Remember traditional ideas of where to sell art — such as a gallery shopfront — would normally take a 50% commission to cover the marketing, exposure and management of you and your brand. If you are serious about selling online then you need to invest money and time into:

  • Marketing
  • Client relations
  • Sales management
  • Freight and invoicing

Be mindful of SEO 

SEO can make a difference in how successful you are in attracting buyers and making sales. Finding and using specific keywords to improve your Google ranking and appear in the search results can help to bring art buyers to your website and other online platforms. Think relevance and using the right words so search engines can find your work.

For example, if you are a landscape artist, be sure to use this term and other similar terms in your online content (bios, blog posts, descriptions, etc). The more relevant your content, the more likely you are to get to the top of Googles search results. 

SEO can help connect your work with those searching for what you have to sell. Similar to SEO, hashtags are important to consider on your Instagram, Pinterest and other social posts. The more you can direct an audience, the better chance you have at increasing traffic.  

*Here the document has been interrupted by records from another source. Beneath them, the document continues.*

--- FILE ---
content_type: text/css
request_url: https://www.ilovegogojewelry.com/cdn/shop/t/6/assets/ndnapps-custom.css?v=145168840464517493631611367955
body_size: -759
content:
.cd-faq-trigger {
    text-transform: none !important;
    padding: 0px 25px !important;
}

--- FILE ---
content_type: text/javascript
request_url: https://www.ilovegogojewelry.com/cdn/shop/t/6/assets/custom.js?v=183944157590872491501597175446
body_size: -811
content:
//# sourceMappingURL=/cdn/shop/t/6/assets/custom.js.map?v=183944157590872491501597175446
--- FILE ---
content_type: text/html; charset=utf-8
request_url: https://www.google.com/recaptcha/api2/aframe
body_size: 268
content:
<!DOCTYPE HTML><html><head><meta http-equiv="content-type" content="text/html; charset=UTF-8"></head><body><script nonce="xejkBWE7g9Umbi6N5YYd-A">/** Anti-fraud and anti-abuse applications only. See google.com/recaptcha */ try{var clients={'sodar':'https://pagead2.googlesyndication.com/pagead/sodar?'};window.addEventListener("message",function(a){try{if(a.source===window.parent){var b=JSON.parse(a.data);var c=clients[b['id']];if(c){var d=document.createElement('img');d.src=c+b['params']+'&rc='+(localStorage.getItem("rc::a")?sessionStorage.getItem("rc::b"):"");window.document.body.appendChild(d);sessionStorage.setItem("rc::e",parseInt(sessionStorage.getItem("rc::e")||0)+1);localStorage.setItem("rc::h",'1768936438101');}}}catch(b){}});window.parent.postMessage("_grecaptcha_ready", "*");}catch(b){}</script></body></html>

Related: A simple guide to finding your keywords

Sell yourself to sell your work

An important piece of an online art business is also selling the brand and person behind the art.

You cannot expect to sell work online without also engaging online.

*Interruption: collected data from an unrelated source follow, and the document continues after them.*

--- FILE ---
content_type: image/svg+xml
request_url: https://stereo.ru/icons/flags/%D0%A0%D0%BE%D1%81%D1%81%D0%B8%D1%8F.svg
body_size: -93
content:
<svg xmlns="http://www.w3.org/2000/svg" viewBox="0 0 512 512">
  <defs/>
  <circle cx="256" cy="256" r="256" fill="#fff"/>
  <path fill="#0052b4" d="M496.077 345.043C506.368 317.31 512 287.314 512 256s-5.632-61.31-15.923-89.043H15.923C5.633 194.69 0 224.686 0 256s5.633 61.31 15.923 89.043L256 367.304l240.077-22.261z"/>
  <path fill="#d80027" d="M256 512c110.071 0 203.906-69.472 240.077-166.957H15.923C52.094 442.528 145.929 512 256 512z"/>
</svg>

In reality, online business requires you to be engaged in social media such as Facebook, Instagram, Twitter, YouTube and Pinterest.  To avoid the overwhelm, keep it simple and choose two social platforms that feel the best fit for you and your intended customer base. Also make sure they have e-commerce capabilities or allow you to point potential customers to your website or other online platform that sells your art.  

Use these platforms to allow people to:

  • Get to know you as the artist
  • Understand your process, your inspiration
  • Be alerted when new pieces are finished

The more you can grow your audience, the more exposure you have. It is also important to engage with your followers. If someone likes, comments or shares your work, don’t let it go unnoticed. Say thanks! Related: The absolute beginner’s guide to social media marketing

Quality counts 

When selling art online, it’s important to make sure your work is professionally presented. One of the first steps should be getting high-resolution scanned images or photos of your artwork taken. Cie-elle offers artists a great service for producing quality scans.  

Branding and packaging 

Don’t forget the end destination. Before even looking at where to sell art online, you need to consider:

  • What packaging you are going to use
  • The cost of the materials
  • Shipping (some online galleries cover this)
  • Insurance

Cost everything out from the get-go and have your branding ready to go.

Put yourself in the buyer’s shoes and think about how you would like to receive your prized purchase.

Unwrapping their new artwork should be a memorable experience. Being prepared will save you unnecessary costs and stress in the long run. 

Where to sell art, in a nutshell

Where To Sell Art Artist in Studio
The internet is an important place to sell paintings, sculpture or any other type of art.
Photo: Madilyan Flickr via Compfight cc

Selling art online in Australia has never been easier. Combine the power of social media to build your profile and community of followers with the technological capabilities of eCommerce platforms, online shop builders and marketplaces. Remember, what you pay for in commission goes toward the marketing these platforms do. With large databases of active art lovers, third party platforms can be a beneficial and reasonably affordable way to sell your art.  

As there are pros and cons to all the different online avenues, it is about weighing up the costs and time involved and what suits your artwork best.  Whether you choose to sell via your own site, through Instagram, a global marketplace — or all three — the possibilities to make a sustainable living from your art are viable.

Kylie de Boer contributed to this article.